═════ Текст для чтения
Но будьте друг ко другу добры, сострадательны, прощайте друг друга, как и Бог во Христе простил вас» (Еф. 4,32). 4 страница



«Вот событие, которое историки нашего времени должны записать огненными неизгладимыми буквами. Это событие значительнее, серьёзнее и имеет глубочайший смысл, чем факты, записываемые в газетах и историях. <...> Это факт не для истории деяний людских, но для истории прогресса и цивилизации» (3,29).

Цивилизацию Толстой определяет ясно: как «отсутствие потребности сближения, и одинаковое довольство в удобном и приятном удовлетворении своих потребностей», как «сознание собственного благосостояния и совершенное отсутствие внимания ко всему окружающему, что не прямо относится к собственной особе» (3,9). Цивилизация признаёт лишь одно: «Спросите у кого хотите, у всех этих обитателей Швейцергофа: что лучшее благо в мире? и все, или девяносто девять на сто, приняв сардоническое выражение, скажут вам, что лучшее благо мира— деньги. «Может быть, мысль эта вам не нравится и не сходится с вашими возвышенными идеями,— скажет он,— но что ж делать, если жизнь человеческая так устроена, что одни деньги составляют счастье человека...» (3,27).
══════════
## Задание 1
Что, согласно тексту для чтения, скажут о лучшем благе в мире почти все обитатели Швейцергофа?
═════ Исходные строки
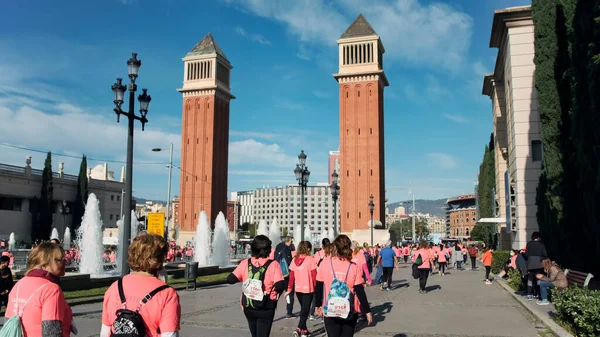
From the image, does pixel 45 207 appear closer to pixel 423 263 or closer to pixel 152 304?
pixel 423 263

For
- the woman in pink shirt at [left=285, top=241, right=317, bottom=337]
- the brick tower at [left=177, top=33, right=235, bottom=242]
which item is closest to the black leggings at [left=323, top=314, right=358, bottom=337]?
the woman in pink shirt at [left=285, top=241, right=317, bottom=337]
══════════
## Задание 2
Верните все исходные строки выше без единого изменения, но картинки в ответ не включайте.

## Ответ 1
Что лучшее благо мира — деньги.

## Ответ 2
From the image, does pixel 45 207 appear closer to pixel 423 263 or closer to pixel 152 304?
pixel 423 263

For
- the woman in pink shirt at [left=285, top=241, right=317, bottom=337]
- the brick tower at [left=177, top=33, right=235, bottom=242]
which item is closest to the black leggings at [left=323, top=314, right=358, bottom=337]?
the woman in pink shirt at [left=285, top=241, right=317, bottom=337]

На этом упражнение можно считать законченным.